- **Directive**
Which lines of the entries below contain the word "from"? Show each such line in full.
--- start of Stored data ---
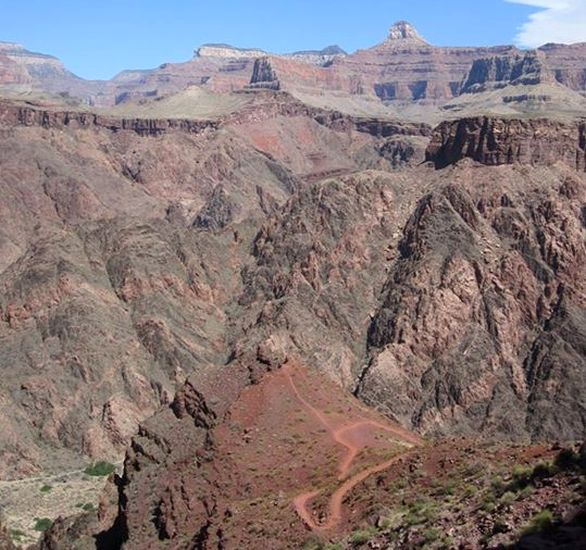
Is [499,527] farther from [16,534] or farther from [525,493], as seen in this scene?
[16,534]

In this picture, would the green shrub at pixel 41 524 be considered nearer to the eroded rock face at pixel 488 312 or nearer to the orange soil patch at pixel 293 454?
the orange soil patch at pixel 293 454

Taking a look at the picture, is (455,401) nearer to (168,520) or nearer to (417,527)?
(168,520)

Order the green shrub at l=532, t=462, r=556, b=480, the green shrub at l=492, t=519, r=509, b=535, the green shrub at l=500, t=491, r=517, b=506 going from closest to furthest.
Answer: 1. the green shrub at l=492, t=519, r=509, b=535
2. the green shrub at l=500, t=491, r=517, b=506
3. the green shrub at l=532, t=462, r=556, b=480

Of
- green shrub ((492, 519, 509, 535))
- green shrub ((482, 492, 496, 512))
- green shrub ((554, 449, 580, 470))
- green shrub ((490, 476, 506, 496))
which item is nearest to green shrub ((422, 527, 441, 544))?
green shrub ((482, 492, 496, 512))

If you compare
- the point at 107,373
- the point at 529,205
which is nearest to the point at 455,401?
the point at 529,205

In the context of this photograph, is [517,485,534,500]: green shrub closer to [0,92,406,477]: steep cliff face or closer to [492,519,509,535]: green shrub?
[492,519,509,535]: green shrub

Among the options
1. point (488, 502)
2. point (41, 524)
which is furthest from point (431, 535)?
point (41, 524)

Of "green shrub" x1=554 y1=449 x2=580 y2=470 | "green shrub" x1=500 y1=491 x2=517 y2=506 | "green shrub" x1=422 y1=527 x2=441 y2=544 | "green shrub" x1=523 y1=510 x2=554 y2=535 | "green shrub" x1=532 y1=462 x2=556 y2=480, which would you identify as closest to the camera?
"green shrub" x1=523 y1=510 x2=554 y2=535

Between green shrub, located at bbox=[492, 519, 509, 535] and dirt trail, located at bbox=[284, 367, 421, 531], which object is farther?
--- end of Stored data ---
- **Response**
Is [499,527] farther from [16,534] or farther from [525,493], as seen in this scene?
Order the green shrub at l=532, t=462, r=556, b=480, the green shrub at l=492, t=519, r=509, b=535, the green shrub at l=500, t=491, r=517, b=506 going from closest to furthest.
which is furthest from point (431, 535)?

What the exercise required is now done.